Top-K Discovery Metrics
TopKMetricsModule measures the quality and diversity of the highest-reward
samples drawn from the learned forward policy. It repeatedly samples trajectories,
picks the top K rewards, and reports aggregate statistics for each requested
K.
Intuition
- Monitor whether the forward policy can surface high-reward terminals by
sampling a large batch, exponentiating log rewards, and keeping the best
kentries per evaluation run. - The diversity statistic highlights mode collapse: a low value with high reward means the policy keeps finding the same solution; a rising diversity with stable reward signals broader coverage.
- Pairing Top-K metrics with ELBO/EUBO inside a
MultiMetricsModulelets you track normalisation accuracy alongside sampling quality. - Choose a fast distance function since the module computes pairwise distances across the top set each time you process new trajectories.
What you get
| Metric key | Meaning |
|---|---|
top_{k}_reward |
Mean reward of the best k samples (rewards are converted to linear scale by exponentiating the logged rewards). |
top_{k}_diversity |
Average pairwise distance between the top k terminal states, measured with distance_fn. |
Configuration
num_traj: number of trajectories to sample each time you callprocess(should be ≥ max(top_k));batch_size: how many trajectories to roll out in paralleltop_k: list of integers (e.g.[10, 50, 100]);distance_fn: callable that measures diversity between two terminal states.
Quick start
Environment requirement: supply a forward policy and distance function so batches of terminal states can be sampled and compared.
import jax
import jax.numpy as jnp
import gfnx
from gfnx.utils.distances import hamming_distance
env = gfnx.HypergridEnvironment(reward_module=gfnx.EasyHypergridRewardModule())
params = env.init(jax.random.PRNGKey(0))
policy_params = {
"forward_num_actions": env.action_space.n,
"backward_num_actions": env.backward_action_space.n,
}
def uniform_forward_policy(rng_key, obs, policy_params):
batch = obs.shape[0]
forward_logits = jnp.zeros((batch, policy_params["forward_num_actions"]), dtype=jnp.float32)
backward_logits = jnp.zeros((batch, policy_params["backward_num_actions"]), dtype=jnp.float32)
info = {"forward_logits": forward_logits, "backward_logits": backward_logits}
return forward_logits, info
def grid_hamming(lhs_state, rhs_state):
return hamming_distance(lhs_state.state, rhs_state.state)
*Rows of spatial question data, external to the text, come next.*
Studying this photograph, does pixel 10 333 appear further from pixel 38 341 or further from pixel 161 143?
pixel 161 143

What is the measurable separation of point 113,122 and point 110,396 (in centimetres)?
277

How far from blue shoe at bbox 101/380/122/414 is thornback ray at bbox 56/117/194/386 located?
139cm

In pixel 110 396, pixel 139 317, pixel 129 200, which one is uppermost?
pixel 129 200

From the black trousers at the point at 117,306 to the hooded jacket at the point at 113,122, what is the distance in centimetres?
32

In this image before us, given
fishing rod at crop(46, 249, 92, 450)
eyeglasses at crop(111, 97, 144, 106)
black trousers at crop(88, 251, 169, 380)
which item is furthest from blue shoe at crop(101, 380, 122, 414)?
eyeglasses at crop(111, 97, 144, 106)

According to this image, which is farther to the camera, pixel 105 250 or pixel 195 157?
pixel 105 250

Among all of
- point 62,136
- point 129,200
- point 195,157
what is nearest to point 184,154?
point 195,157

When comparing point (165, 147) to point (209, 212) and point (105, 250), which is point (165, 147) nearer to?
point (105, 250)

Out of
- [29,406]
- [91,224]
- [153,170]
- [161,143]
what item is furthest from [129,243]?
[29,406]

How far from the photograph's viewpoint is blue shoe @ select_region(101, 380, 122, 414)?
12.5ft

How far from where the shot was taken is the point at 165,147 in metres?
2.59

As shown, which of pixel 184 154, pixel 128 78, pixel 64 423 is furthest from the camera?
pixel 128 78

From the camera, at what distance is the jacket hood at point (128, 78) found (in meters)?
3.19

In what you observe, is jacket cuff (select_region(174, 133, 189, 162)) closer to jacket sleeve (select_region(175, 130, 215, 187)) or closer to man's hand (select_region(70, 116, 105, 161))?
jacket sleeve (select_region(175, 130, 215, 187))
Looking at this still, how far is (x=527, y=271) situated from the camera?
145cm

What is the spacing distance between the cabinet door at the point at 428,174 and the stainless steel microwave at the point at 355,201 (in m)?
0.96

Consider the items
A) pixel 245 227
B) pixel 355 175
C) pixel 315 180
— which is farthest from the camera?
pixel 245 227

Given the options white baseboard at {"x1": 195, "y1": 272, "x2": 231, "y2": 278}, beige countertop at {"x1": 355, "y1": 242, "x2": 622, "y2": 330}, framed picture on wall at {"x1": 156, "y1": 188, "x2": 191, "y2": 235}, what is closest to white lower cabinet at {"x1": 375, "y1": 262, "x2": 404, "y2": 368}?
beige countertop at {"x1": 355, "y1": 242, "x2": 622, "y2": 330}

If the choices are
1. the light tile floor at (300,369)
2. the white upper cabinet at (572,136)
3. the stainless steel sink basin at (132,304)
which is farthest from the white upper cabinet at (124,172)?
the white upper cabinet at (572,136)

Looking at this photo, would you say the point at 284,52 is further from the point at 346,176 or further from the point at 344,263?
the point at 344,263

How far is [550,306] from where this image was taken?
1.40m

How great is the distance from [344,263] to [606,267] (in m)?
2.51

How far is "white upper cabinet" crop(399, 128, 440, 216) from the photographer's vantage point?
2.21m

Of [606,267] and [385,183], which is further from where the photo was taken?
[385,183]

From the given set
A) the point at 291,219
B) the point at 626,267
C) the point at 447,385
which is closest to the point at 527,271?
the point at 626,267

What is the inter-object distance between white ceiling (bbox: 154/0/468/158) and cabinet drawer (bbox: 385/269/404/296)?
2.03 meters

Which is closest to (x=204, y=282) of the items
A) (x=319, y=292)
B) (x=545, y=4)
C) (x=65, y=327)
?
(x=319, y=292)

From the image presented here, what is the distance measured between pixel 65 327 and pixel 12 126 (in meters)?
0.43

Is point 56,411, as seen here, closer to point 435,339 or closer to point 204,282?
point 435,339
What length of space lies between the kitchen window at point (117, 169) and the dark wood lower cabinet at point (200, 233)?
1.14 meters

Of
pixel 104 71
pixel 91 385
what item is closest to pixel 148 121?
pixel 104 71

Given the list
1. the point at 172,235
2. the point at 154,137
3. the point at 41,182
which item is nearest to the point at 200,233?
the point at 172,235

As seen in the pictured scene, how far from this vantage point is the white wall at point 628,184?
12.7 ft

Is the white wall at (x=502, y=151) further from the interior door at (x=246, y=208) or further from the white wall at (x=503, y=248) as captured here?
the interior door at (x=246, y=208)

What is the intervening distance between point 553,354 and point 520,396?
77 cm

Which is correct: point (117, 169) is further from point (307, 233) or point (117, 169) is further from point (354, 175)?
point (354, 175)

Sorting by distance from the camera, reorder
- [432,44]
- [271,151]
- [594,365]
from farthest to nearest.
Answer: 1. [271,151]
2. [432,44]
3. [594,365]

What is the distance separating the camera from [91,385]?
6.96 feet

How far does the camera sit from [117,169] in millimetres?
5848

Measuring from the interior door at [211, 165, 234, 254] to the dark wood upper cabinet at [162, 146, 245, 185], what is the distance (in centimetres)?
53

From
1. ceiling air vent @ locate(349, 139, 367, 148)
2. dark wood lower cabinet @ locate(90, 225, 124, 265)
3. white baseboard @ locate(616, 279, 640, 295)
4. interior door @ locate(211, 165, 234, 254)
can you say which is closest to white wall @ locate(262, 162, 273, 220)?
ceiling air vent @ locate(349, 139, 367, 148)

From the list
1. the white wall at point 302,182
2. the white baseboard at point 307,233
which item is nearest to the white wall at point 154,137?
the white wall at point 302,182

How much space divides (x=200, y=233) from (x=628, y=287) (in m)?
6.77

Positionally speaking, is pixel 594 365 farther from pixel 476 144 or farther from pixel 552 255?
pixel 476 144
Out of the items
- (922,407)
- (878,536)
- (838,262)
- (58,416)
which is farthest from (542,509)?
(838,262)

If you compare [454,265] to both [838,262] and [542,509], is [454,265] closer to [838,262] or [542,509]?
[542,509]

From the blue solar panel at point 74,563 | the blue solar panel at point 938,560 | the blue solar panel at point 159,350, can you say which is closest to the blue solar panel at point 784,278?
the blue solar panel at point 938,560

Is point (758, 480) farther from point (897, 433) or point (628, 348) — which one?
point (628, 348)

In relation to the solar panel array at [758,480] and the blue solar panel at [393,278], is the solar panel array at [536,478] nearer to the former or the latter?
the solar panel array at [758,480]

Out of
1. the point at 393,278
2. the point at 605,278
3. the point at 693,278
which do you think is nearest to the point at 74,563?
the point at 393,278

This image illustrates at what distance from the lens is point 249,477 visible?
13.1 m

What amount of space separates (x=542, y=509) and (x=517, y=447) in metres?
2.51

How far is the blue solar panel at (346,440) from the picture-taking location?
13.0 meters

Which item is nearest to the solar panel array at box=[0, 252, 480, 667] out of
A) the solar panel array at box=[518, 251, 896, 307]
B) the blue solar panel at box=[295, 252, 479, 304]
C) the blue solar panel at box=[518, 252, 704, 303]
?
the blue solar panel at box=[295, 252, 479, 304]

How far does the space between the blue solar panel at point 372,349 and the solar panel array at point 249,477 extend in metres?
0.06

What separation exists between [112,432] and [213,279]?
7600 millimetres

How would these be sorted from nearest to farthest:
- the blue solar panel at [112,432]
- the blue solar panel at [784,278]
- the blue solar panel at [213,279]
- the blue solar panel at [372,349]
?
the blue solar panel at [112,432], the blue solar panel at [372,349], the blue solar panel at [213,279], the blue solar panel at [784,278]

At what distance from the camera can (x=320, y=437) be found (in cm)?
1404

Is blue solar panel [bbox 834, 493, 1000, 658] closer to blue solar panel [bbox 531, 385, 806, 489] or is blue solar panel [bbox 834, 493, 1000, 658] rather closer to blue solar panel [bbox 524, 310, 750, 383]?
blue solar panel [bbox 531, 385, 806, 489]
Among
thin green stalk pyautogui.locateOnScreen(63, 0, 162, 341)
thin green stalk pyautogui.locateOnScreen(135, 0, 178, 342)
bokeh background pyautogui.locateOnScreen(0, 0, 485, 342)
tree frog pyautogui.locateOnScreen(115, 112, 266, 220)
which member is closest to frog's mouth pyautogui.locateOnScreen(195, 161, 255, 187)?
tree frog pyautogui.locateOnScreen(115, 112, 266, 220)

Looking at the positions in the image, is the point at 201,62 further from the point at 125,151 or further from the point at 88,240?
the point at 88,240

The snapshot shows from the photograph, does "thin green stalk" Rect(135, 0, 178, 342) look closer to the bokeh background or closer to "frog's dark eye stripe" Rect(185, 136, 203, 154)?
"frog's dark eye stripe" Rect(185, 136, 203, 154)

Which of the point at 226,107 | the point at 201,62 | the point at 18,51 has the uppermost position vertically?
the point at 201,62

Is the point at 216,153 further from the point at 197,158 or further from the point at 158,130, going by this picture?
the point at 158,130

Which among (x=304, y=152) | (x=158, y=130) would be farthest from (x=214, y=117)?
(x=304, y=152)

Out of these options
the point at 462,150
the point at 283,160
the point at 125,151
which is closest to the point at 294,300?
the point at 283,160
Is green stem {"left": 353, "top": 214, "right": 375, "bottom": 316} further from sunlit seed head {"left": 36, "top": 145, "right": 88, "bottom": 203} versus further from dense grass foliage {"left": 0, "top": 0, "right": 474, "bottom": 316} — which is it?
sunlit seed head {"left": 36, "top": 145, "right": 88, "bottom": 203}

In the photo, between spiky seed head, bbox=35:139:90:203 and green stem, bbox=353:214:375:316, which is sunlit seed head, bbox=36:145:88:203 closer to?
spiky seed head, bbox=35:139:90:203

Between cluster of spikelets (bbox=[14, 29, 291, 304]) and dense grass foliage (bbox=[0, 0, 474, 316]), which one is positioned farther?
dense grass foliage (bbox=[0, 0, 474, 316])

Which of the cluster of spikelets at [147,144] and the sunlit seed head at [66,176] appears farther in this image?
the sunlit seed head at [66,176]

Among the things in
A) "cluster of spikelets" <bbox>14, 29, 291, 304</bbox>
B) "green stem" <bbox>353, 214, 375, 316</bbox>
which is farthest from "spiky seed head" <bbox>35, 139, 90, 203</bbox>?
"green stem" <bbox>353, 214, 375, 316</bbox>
metrics = gfnx.metrics.TopKMetricsModule(
env=env,
fwd_policy_fn=uniform_forward_policy,
num_traj=4096,
batch_size=256,
top_k=[10, 50, 200],
distance_fn=grid_hamming,
)
state = metrics.init(jax.random.PRNGKey(1), metrics.InitArgs())
state = metrics.process(
state,
jax.random.PRNGKey(2),
metrics.ProcessArgs(policy_params=policy_params, env_params=params),
)
report = metrics.get(state)
print(report["top_50_reward"], report["top_50_diversity"])